Das TOP-Prinzip ist damit eine verbindliche Rangfolge, die in der Gefährdungsbeurteilung berücksichtigt und nachvollziehbar do­ku­men­tiert werden sollte. Unter­neh­men müssen zeigen können, welche technischen Maß­nah­men geprüft wurden – und warum bestimmte Lösungen im konkreten Fall geeignet, nicht ausreichend oder nicht realisierbar sind.

Geräte zur Verdunstungskühlung gehören in diesen technischen Maßnahmenbereich. Sie können dazu beitragen, die Temperatur in Arbeitsbereichen zu senken und Hitzebelastung gezielt zu reduzieren. ecoBreezer® setzt genau hier an: Als mobile Verdunstungskühlung für Hallen, Lager, Werkstätten und Pro­duktions­bereiche – ohne Kältemittel, ohne feste Installation und ohne bauliche Ver­än­derungen.

Die Arbeitsschutzfrage – Zwei typische Praxisbeispiele:

Szenario 1: Produktionsbetrieb mit Montagearbeitsplätzen

  • Ausgangslage
    Der mittelständische Produktionsbetrieb arbeitet in einer rund 1.200 m² großen Halle mit mehreren Montageplätzen. An heißen Sommertagen steigt die Raumtemperatur am frühen Nachmittag regelmäßig auf über 30° C. Besonders belastet sind Arbeitsplätze in der Nähe großer Fensterflächen und Maschinen, die zusätzlich Wärme abgeben. Die Gefährdungsbeurteilung benennt Hitze bereits als Belastungsfaktor, konkrete technische Maßnahmen wurden bisher jedoch nicht umgesetzt.
  • Problemanalyse
    Pausenregelungen und die Bereitstellung von Getränken reichen allein nicht aus, um die Belastung an den Arbeitsplätzen spürbar zu reduzieren. Nach dem TOP-Prinzip müssen zunächst technische Maßnahmen geprüft werden – also Lösungen, die unabhängig vom Verhalten einzelner Beschäftigter wirken.
  • Lösung
    Drei ecoBreezer® 300M werden an den besonders belasteten Montagebereichen positioniert. Die Geräte kühlen gezielt dort, wo Mitarbeitende über längere Zeit arbeiten und können je nach Tageszeit, Sonnen­ein­strah­lung oder Produktionsablauf flexibel umgestellt werden. Die Maßnahme wird in der Gefährdungsbeurteilung als technische Hitzeschutzmaßnahme nach dem TOP-Prinzip dokumentiert und durch orga­ni­sa­torische Maßnahmen wie zusätzliche Pausen und Trinkwasserstellen ergänzt.
  • Ergebnis
    Die Arbeitsbereiche werden spürbar entlastet. Der Betrieb kann zeigen, dass technische Möglichkeiten geprüft und praktisch umgesetzt wurden – ohne bauliche Veränderungen, ohne Kältemittel und ohne lange Installationsphase.

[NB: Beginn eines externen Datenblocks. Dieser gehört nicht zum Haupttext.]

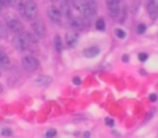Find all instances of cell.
<instances>
[{
    "instance_id": "1",
    "label": "cell",
    "mask_w": 158,
    "mask_h": 138,
    "mask_svg": "<svg viewBox=\"0 0 158 138\" xmlns=\"http://www.w3.org/2000/svg\"><path fill=\"white\" fill-rule=\"evenodd\" d=\"M19 13L24 15L25 19L28 21H33L38 15V6L35 2H21L18 3Z\"/></svg>"
},
{
    "instance_id": "2",
    "label": "cell",
    "mask_w": 158,
    "mask_h": 138,
    "mask_svg": "<svg viewBox=\"0 0 158 138\" xmlns=\"http://www.w3.org/2000/svg\"><path fill=\"white\" fill-rule=\"evenodd\" d=\"M35 43V40H33L32 35L31 33H19V35L15 36V39H14V46L17 47L18 50H21V51H25V50L31 49V46Z\"/></svg>"
},
{
    "instance_id": "3",
    "label": "cell",
    "mask_w": 158,
    "mask_h": 138,
    "mask_svg": "<svg viewBox=\"0 0 158 138\" xmlns=\"http://www.w3.org/2000/svg\"><path fill=\"white\" fill-rule=\"evenodd\" d=\"M21 64H22V68L25 70H28V72H33V70H36L39 66V61L36 60L35 57H32V55H25V57H22Z\"/></svg>"
},
{
    "instance_id": "4",
    "label": "cell",
    "mask_w": 158,
    "mask_h": 138,
    "mask_svg": "<svg viewBox=\"0 0 158 138\" xmlns=\"http://www.w3.org/2000/svg\"><path fill=\"white\" fill-rule=\"evenodd\" d=\"M32 32L36 37L39 39H43L46 36V26H44L43 21L40 19H36V21L32 22Z\"/></svg>"
},
{
    "instance_id": "5",
    "label": "cell",
    "mask_w": 158,
    "mask_h": 138,
    "mask_svg": "<svg viewBox=\"0 0 158 138\" xmlns=\"http://www.w3.org/2000/svg\"><path fill=\"white\" fill-rule=\"evenodd\" d=\"M47 15H49L50 21H53L54 24H61L63 14H61L60 8H57L56 6H50V7L47 8Z\"/></svg>"
},
{
    "instance_id": "6",
    "label": "cell",
    "mask_w": 158,
    "mask_h": 138,
    "mask_svg": "<svg viewBox=\"0 0 158 138\" xmlns=\"http://www.w3.org/2000/svg\"><path fill=\"white\" fill-rule=\"evenodd\" d=\"M7 28L11 30V32L14 33H22V24L21 21H18L17 18H13V17H10V18H7Z\"/></svg>"
},
{
    "instance_id": "7",
    "label": "cell",
    "mask_w": 158,
    "mask_h": 138,
    "mask_svg": "<svg viewBox=\"0 0 158 138\" xmlns=\"http://www.w3.org/2000/svg\"><path fill=\"white\" fill-rule=\"evenodd\" d=\"M72 4H74V7L77 8V10L85 17V18H90V17L93 15V14L89 11V8H87L86 2H74Z\"/></svg>"
},
{
    "instance_id": "8",
    "label": "cell",
    "mask_w": 158,
    "mask_h": 138,
    "mask_svg": "<svg viewBox=\"0 0 158 138\" xmlns=\"http://www.w3.org/2000/svg\"><path fill=\"white\" fill-rule=\"evenodd\" d=\"M107 6H108V10H110V15L112 18H117L118 14H119V2L118 0H110L107 3Z\"/></svg>"
},
{
    "instance_id": "9",
    "label": "cell",
    "mask_w": 158,
    "mask_h": 138,
    "mask_svg": "<svg viewBox=\"0 0 158 138\" xmlns=\"http://www.w3.org/2000/svg\"><path fill=\"white\" fill-rule=\"evenodd\" d=\"M147 11H148V15H150L151 19H157L158 18V2H157V0L148 2Z\"/></svg>"
},
{
    "instance_id": "10",
    "label": "cell",
    "mask_w": 158,
    "mask_h": 138,
    "mask_svg": "<svg viewBox=\"0 0 158 138\" xmlns=\"http://www.w3.org/2000/svg\"><path fill=\"white\" fill-rule=\"evenodd\" d=\"M78 39H79V35L77 32H68L65 36V43L68 47H74L75 44L78 43Z\"/></svg>"
},
{
    "instance_id": "11",
    "label": "cell",
    "mask_w": 158,
    "mask_h": 138,
    "mask_svg": "<svg viewBox=\"0 0 158 138\" xmlns=\"http://www.w3.org/2000/svg\"><path fill=\"white\" fill-rule=\"evenodd\" d=\"M11 65V61L4 51H0V69H8Z\"/></svg>"
},
{
    "instance_id": "12",
    "label": "cell",
    "mask_w": 158,
    "mask_h": 138,
    "mask_svg": "<svg viewBox=\"0 0 158 138\" xmlns=\"http://www.w3.org/2000/svg\"><path fill=\"white\" fill-rule=\"evenodd\" d=\"M50 83H52V77L47 75H40L35 79V84H38V86H47Z\"/></svg>"
},
{
    "instance_id": "13",
    "label": "cell",
    "mask_w": 158,
    "mask_h": 138,
    "mask_svg": "<svg viewBox=\"0 0 158 138\" xmlns=\"http://www.w3.org/2000/svg\"><path fill=\"white\" fill-rule=\"evenodd\" d=\"M98 53H100V49H98V47H96V46H93V47H89V49L85 50L83 55H85V57H87V58H93V57H96Z\"/></svg>"
},
{
    "instance_id": "14",
    "label": "cell",
    "mask_w": 158,
    "mask_h": 138,
    "mask_svg": "<svg viewBox=\"0 0 158 138\" xmlns=\"http://www.w3.org/2000/svg\"><path fill=\"white\" fill-rule=\"evenodd\" d=\"M83 21H85L83 18H74V17H71V26L75 28V29H82V28L86 26Z\"/></svg>"
},
{
    "instance_id": "15",
    "label": "cell",
    "mask_w": 158,
    "mask_h": 138,
    "mask_svg": "<svg viewBox=\"0 0 158 138\" xmlns=\"http://www.w3.org/2000/svg\"><path fill=\"white\" fill-rule=\"evenodd\" d=\"M86 6H87V8H89V11L94 15L96 13H97V3L96 2H92V0H87L86 2Z\"/></svg>"
},
{
    "instance_id": "16",
    "label": "cell",
    "mask_w": 158,
    "mask_h": 138,
    "mask_svg": "<svg viewBox=\"0 0 158 138\" xmlns=\"http://www.w3.org/2000/svg\"><path fill=\"white\" fill-rule=\"evenodd\" d=\"M54 44H56V50H57L58 53L63 51V40H61L60 36H56L54 37Z\"/></svg>"
},
{
    "instance_id": "17",
    "label": "cell",
    "mask_w": 158,
    "mask_h": 138,
    "mask_svg": "<svg viewBox=\"0 0 158 138\" xmlns=\"http://www.w3.org/2000/svg\"><path fill=\"white\" fill-rule=\"evenodd\" d=\"M96 28H97L98 30H104L106 29V21H104L103 18L97 19V22H96Z\"/></svg>"
},
{
    "instance_id": "18",
    "label": "cell",
    "mask_w": 158,
    "mask_h": 138,
    "mask_svg": "<svg viewBox=\"0 0 158 138\" xmlns=\"http://www.w3.org/2000/svg\"><path fill=\"white\" fill-rule=\"evenodd\" d=\"M115 35H117L119 39H125L126 37L125 30H122V29H115Z\"/></svg>"
},
{
    "instance_id": "19",
    "label": "cell",
    "mask_w": 158,
    "mask_h": 138,
    "mask_svg": "<svg viewBox=\"0 0 158 138\" xmlns=\"http://www.w3.org/2000/svg\"><path fill=\"white\" fill-rule=\"evenodd\" d=\"M4 36H7V29H6V26L0 21V37H4Z\"/></svg>"
},
{
    "instance_id": "20",
    "label": "cell",
    "mask_w": 158,
    "mask_h": 138,
    "mask_svg": "<svg viewBox=\"0 0 158 138\" xmlns=\"http://www.w3.org/2000/svg\"><path fill=\"white\" fill-rule=\"evenodd\" d=\"M56 130L54 128H50V130H47L46 131V138H53V137H56Z\"/></svg>"
},
{
    "instance_id": "21",
    "label": "cell",
    "mask_w": 158,
    "mask_h": 138,
    "mask_svg": "<svg viewBox=\"0 0 158 138\" xmlns=\"http://www.w3.org/2000/svg\"><path fill=\"white\" fill-rule=\"evenodd\" d=\"M144 32H146V25L140 24L139 26H137V33H140V35H142V33H144Z\"/></svg>"
},
{
    "instance_id": "22",
    "label": "cell",
    "mask_w": 158,
    "mask_h": 138,
    "mask_svg": "<svg viewBox=\"0 0 158 138\" xmlns=\"http://www.w3.org/2000/svg\"><path fill=\"white\" fill-rule=\"evenodd\" d=\"M2 134H3V136H11V134H13V131H11L10 128H3Z\"/></svg>"
},
{
    "instance_id": "23",
    "label": "cell",
    "mask_w": 158,
    "mask_h": 138,
    "mask_svg": "<svg viewBox=\"0 0 158 138\" xmlns=\"http://www.w3.org/2000/svg\"><path fill=\"white\" fill-rule=\"evenodd\" d=\"M139 60L140 61H146V60H147V54H146V53H140V54H139Z\"/></svg>"
},
{
    "instance_id": "24",
    "label": "cell",
    "mask_w": 158,
    "mask_h": 138,
    "mask_svg": "<svg viewBox=\"0 0 158 138\" xmlns=\"http://www.w3.org/2000/svg\"><path fill=\"white\" fill-rule=\"evenodd\" d=\"M148 100H150L151 102H156V101H157V94H150V97H148Z\"/></svg>"
},
{
    "instance_id": "25",
    "label": "cell",
    "mask_w": 158,
    "mask_h": 138,
    "mask_svg": "<svg viewBox=\"0 0 158 138\" xmlns=\"http://www.w3.org/2000/svg\"><path fill=\"white\" fill-rule=\"evenodd\" d=\"M106 124L107 126H112V124H114V122H112V119H110V117H108V119H106Z\"/></svg>"
},
{
    "instance_id": "26",
    "label": "cell",
    "mask_w": 158,
    "mask_h": 138,
    "mask_svg": "<svg viewBox=\"0 0 158 138\" xmlns=\"http://www.w3.org/2000/svg\"><path fill=\"white\" fill-rule=\"evenodd\" d=\"M74 83H75V84H81V79H79V77H75V79H74Z\"/></svg>"
},
{
    "instance_id": "27",
    "label": "cell",
    "mask_w": 158,
    "mask_h": 138,
    "mask_svg": "<svg viewBox=\"0 0 158 138\" xmlns=\"http://www.w3.org/2000/svg\"><path fill=\"white\" fill-rule=\"evenodd\" d=\"M122 61H125V62H126V61H129V57H128V55H123V57H122Z\"/></svg>"
},
{
    "instance_id": "28",
    "label": "cell",
    "mask_w": 158,
    "mask_h": 138,
    "mask_svg": "<svg viewBox=\"0 0 158 138\" xmlns=\"http://www.w3.org/2000/svg\"><path fill=\"white\" fill-rule=\"evenodd\" d=\"M3 7H4V2H0V11L3 10Z\"/></svg>"
}]
</instances>
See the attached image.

Szenario 2: Lagerhalle mit Kommissionierung und Torbetrieb

  • Ausgangslage
    In einer Lagerhalle mit Kommis­sionier­plätzen und regelmäßig geöffneten Toren steigen die Temperaturen an Hitzetagen auf 31° bis 34° C. Eine klassische Klimaanlage ist in diesem Bereich wenig sinnvoll, weil durch den laufenden Torbetrieb ständig warme Außenluft einströmt. Bisher eingesetzte Ventilatoren bewegen zwar die Luft, senken aber nicht die Temperatur.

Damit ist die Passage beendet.